__Task instructions__:
A verbatim copy of the data is wanted, minus any picture in it.

(Stored data entries)

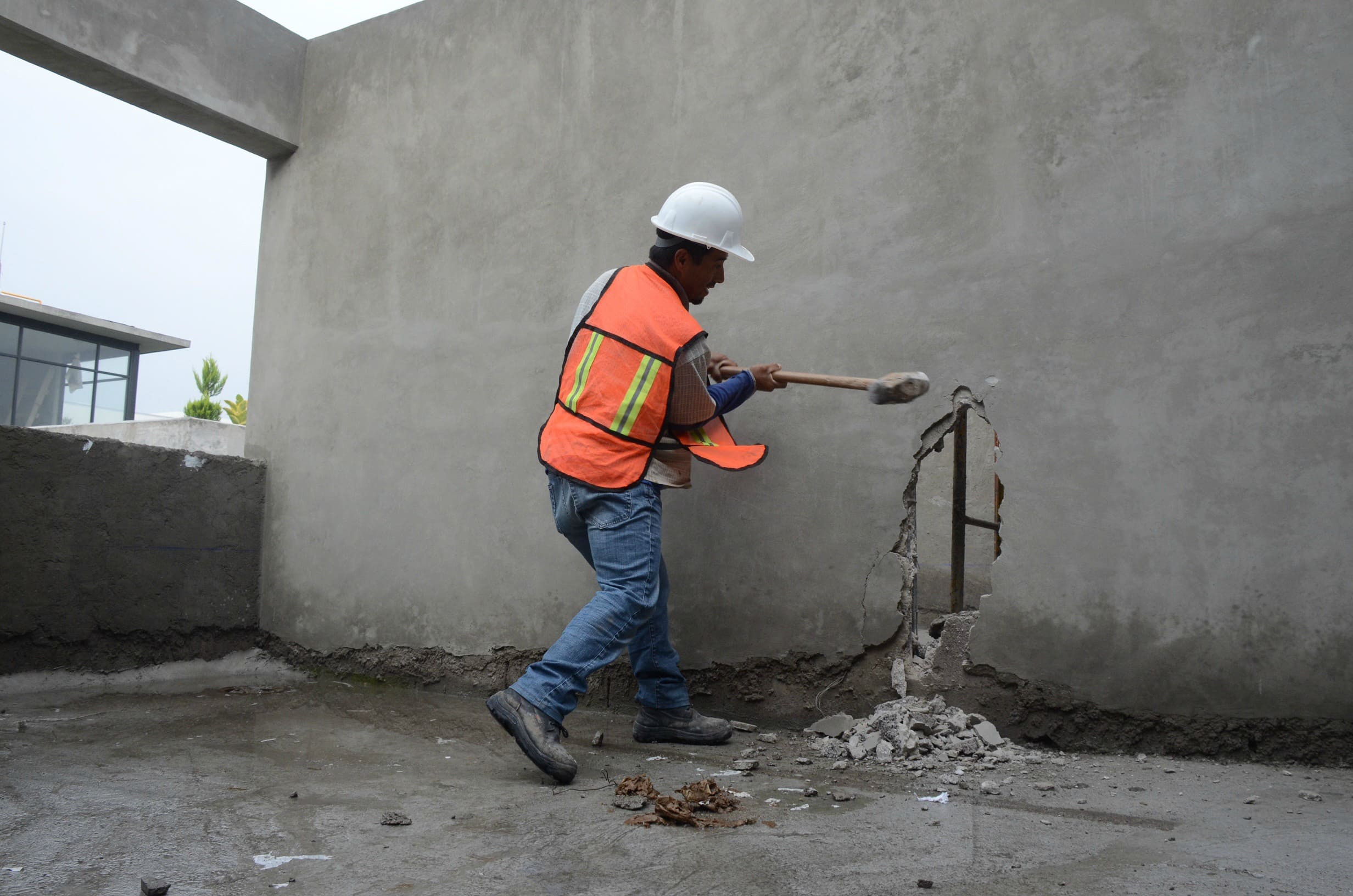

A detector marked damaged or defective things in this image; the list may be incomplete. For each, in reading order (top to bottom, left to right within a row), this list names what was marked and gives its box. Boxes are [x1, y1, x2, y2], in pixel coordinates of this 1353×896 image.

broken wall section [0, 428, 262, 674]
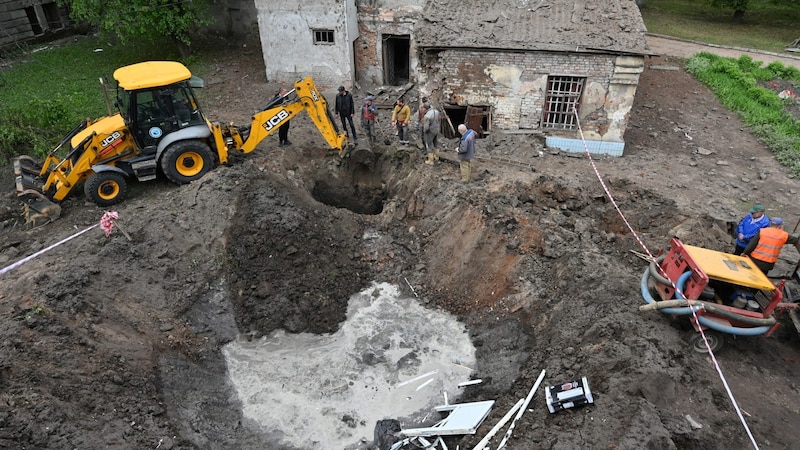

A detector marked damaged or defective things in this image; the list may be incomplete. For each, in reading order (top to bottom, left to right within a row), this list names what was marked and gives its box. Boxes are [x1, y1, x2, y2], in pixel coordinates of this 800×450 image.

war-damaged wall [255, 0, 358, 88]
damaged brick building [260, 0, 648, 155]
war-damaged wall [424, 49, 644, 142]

__Solution to the problem__:
A detector marked damaged or defective things in this image; the list may be incomplete. For each, in reading order (top to bottom, left to right within a row), this list names what was marked and gives its box. Boxes are [x1, y1, x2, y2], in pixel coordinates of this 1353×896 image.

broken wall section [0, 428, 262, 674]

A detector marked damaged or defective things in this image; the list may be incomplete. For each, in reading order (top to bottom, left to right within a row), this list names what was marked and gives its box. Boxes are [x1, y1, x2, y2], in pixel coordinates of this 800×450 image.

war-damaged wall [255, 0, 358, 88]
damaged brick building [260, 0, 648, 155]
war-damaged wall [424, 49, 644, 142]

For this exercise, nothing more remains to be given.